Todos pararam, o silêncio tomou conta da academia.
Além de o peso total ser maior que o do Javali, uma barra com pesos desequilibrados é muito mais difícil de erguer. E Ethan não só conseguiu, como repetiu inúmeras vezes.
— Só você mesmo, Ethan O’Connor — Thomas bateu no ombro dele, admirado.
Ethan se levantou e encarou os colegas. Lembrou-se do conselho de Adam: para ser quarterback, tem que ser o melhor do time.

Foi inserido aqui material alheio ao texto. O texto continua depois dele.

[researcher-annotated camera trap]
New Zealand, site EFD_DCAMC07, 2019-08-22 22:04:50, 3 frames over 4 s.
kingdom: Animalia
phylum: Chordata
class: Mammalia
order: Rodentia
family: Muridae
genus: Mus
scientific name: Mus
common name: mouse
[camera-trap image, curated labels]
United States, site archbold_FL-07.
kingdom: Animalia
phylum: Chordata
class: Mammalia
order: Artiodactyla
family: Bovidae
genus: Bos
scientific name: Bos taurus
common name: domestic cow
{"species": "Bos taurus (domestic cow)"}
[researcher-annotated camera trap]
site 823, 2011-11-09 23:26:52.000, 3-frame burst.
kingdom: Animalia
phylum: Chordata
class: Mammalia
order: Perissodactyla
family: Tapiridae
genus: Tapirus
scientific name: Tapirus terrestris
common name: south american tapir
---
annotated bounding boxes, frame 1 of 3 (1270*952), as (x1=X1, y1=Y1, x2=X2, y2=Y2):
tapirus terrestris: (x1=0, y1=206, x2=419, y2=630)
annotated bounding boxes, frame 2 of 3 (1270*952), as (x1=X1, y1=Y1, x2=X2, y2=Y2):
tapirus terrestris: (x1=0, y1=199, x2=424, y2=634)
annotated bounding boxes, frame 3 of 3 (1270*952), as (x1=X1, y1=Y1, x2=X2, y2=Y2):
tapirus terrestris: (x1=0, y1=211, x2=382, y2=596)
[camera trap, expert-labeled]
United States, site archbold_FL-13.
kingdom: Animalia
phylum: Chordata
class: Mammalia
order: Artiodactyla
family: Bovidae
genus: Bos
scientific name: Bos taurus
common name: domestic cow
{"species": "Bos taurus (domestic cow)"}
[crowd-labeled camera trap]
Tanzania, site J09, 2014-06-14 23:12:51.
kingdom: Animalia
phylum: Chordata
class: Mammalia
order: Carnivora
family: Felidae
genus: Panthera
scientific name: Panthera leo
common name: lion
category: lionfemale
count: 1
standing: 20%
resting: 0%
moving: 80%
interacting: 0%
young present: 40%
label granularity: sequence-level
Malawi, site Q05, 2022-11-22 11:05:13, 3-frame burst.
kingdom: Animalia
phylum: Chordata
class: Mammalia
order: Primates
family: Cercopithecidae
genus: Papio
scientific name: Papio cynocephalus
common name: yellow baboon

— Quem mais quer me desafiar? — Ethan perguntou.
Ninguém respondeu.
— Vocês podem duvidar de si mesmos, mas nunca duvidem dos seus companheiros — declarou Ethan.
De qualquer modo, todos voltaram a se concentrar no treino.
No íntimo de muitos surgiu uma ideia inesperada.
Talvez Ethan realmente pudesse liderar os Normandos para vencer aquele adversário inalcançável, que há quase dez anos dominava o sul da Califórnia.